───── Document ─────
Homélie de Mgr Laurent Ulrich - Messe d’action de grâce pour les 30 ans de la fondation de la paroisse Sainte-Colette des Buttes-Chaumont

Dimanche 5 février 2023 - Sainte-Colette des Buttes-Chaumont (19e)

– 5e Dimanche du Temps Ordinaire – Année A

- Is 58,7-10 ; Ps 111,1.4-9 ; 1 Co 2,1-5 ; Mt 5,13-16
D’après transcription

C’est une joie de me trouver parmi vous pour fêter sainte Colette et pour fêter les 30 ans de cette paroisse. Et à cette occasion, nous entendons des lectures qui nous ouvrent bien le cœur. D’abord tirée du livre d’Isaïe, faisant allusion à des événements qui se passent six siècles avant Jésus, à un moment où le peuple de Dieu est en train de rentrer à Jérusalem, après un demi-siècle d’exil, d’exil forcé, d’exil politique forcé. Ils sont en train de rentrer, ou certains sont déjà rentrés, et le prophète, de la part de Dieu, leur dit : c’est bien d’être rentrés chez vous, c’est bien d’avoir retrouvé la maison, c’est bien d’avoir envie de retrouver le temple et de le reconstruire, le Temple où vous venez honorer le Seigneur, mais cela ne suffit pas. Il ne suffit pas d’être heureux d’un petit bonheur, d’être rentré chez soi. N’oubliez pas de qui vous venez, d’où vous venez, c’est Dieu qui vous a ramenés ici, et donc vous êtes faits pour rendre gloire à Dieu de ce qu’il a fait pour vous. Et pour rendre gloire à Dieu, vous êtes fait pour vous occuper des autres. Ne soyez pas simplement tout heureux d’être chez vous, ne vous enfermez pas sur votre chez vous, soyez ouverts à tous ceux qui ont besoin de vous. Ceux qui n’ont pas à manger, ceux dont les habits ne sont plus que des haillons, ceux qui n’ont pas d’abri pour dormir, ceux qui sont encore dans une forme d’esclavage, soyez attentifs à tous. Et c’est comme cela que vous remercierez Dieu du bienfait qu’il vous a fait d’être sortis de l’exil, d’être rentrés à la maison et de pouvoir de nouveau louer Dieu à Jérusalem. Voilà comment vous ferez.
───── Extrait source ─────
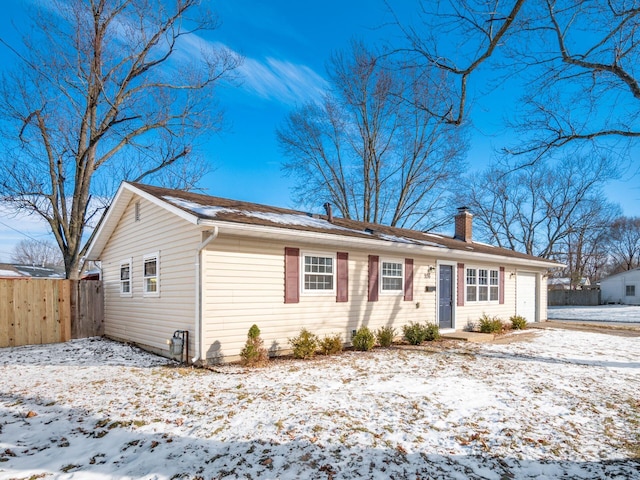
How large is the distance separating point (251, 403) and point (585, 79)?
854 cm

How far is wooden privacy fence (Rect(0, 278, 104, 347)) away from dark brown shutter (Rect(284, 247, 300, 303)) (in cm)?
─────
* Consigne: Recopiez mot pour mot le passage de l'homélie compris entre « Homélie de Mgr » et « des Buttes-Chaumont (19e) », bornes incluses.

* Corrigé:
Homélie de Mgr Laurent Ulrich - Messe d’action de grâce pour les 30 ans de la fondation de la paroisse Sainte-Colette des Buttes-Chaumont

Dimanche 5 février 2023 - Sainte-Colette des Buttes-Chaumont (19e)